Textauszug:

--------------------------------

Rz. 96

Nach Abs. 3 kann eine Feststellung, die in einem Feststellungsbescheid hätte getroffen werden müssen, aber unterblieben ist, in einem Ergänzungsbescheid nachgeholt werden. Der Zweck des Ergänzungsbescheids liegt nur in der Vereinfachung des Verfahrens. Die Notwendigkeit einer Aufhebung und eines Neuerlasses des Feststellungsbescheids soll auf gravierende Fälle beschränkt werden. Darüber hinaus ergibt sich die Notwendigkeit von Ergänzungsbescheiden aber auch aus der Gefahr, dass ein unvollständiger, aber wirksamer Feststellungsbescheid bestandskräftig wird und nicht mehr geändert werden kann. Verfahrensmäßig würde dann ein Feststellungsbescheid bindend sein, der nicht alle notwendigen Feststellungen enthält. Ohne die Möglichkeit einer Ergänzung wäre das Verfahren über den Folgebescheid nicht zweckmäßig durchführbar. Ist eine notwendige Feststellung in dem Feststellungsbescheid unterblieben, liegt insoweit keine offenbare Unrichtigkeit nach § 129 AO vor. Der Feststellungsbescheid ist unvollständig, aber nicht fehlerhaft.[1]

 

Rz. 97

Ein Ergänzungsbescheid kann ergehen, wenn der zugrunde liegende Feststellungsbescheid wirksam, aber unvollständig ist.[2] Ist der zugrunde liegende Feststellungsbescheid unwirksam (nichtig), kann er nicht ergänzt werden. Dies ist nur bei einem wirksamen Bescheid möglich. Ein unwirksamer (nichtiger) Feststellungsbescheid ist durch einen neuen wirksamen Feststellungsbescheid zu ersetzen, für einen Ergänzungsbescheid ist kein Raum. Ist der zugrunde liegende Feststellungsbescheid wirksam und vollständig, braucht er nicht ergänzt zu werden, sodass sich ein Ergänzungsbescheid erübrigt.

--------------------------------

Erfasste Daten:

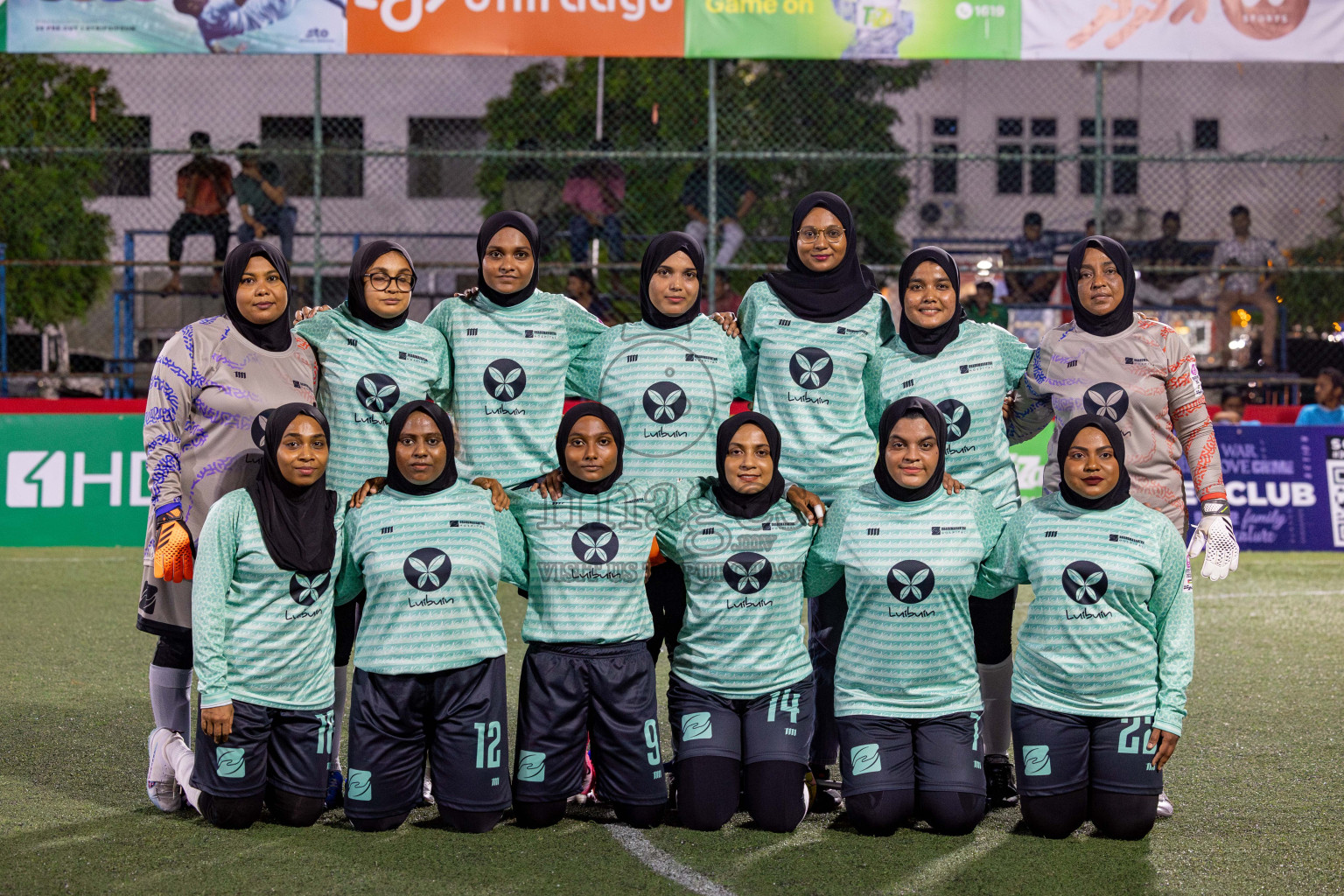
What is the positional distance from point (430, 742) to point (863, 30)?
8.61m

--------------------------------

Ihre Aufgaben:
[1] Kopieren Sie aus dem Textauszug die Stelle von „Ein Ergänzungsbescheid kann“ bis einschließlich „ein Ergänzungsbescheid erübrigt.“ wortgetreu.
[2] Beantworten Sie anhand des Textauszugs diese Fragen:
(a) Worin liegt der Zweck des Ergänzungsbescheids?
(b) Wodurch ist ein unwirksamer (nichtiger) Feststellungsbescheid zu ersetzen?
(c) Liegt eine offenbare Unrichtigkeit nach § 129 AO vor, wenn eine notwendige Feststellung im Feststellungsbescheid unterblieben ist?

Lösungen:
[1]
Ein Ergänzungsbescheid kann ergehen, wenn der zugrunde liegende Feststellungsbescheid wirksam, aber unvollständig ist.[2] Ist der zugrunde liegende Feststellungsbescheid unwirksam (nichtig), kann er nicht ergänzt werden. Dies ist nur bei einem wirksamen Bescheid möglich. Ein unwirksamer (nichtiger) Feststellungsbescheid ist durch einen neuen wirksamen Feststellungsbescheid zu ersetzen, für einen Ergänzungsbescheid ist kein Raum. Ist der zugrunde liegende Feststellungsbescheid wirksam und vollständig, braucht er nicht ergänzt zu werden, sodass sich ein Ergänzungsbescheid erübrigt.

[2]
(a) Nur in der Vereinfachung des Verfahrens.
(b) Durch einen neuen wirksamen Feststellungsbescheid.
(c) Nein. Der Feststellungsbescheid ist unvollständig, aber nicht fehlerhaft.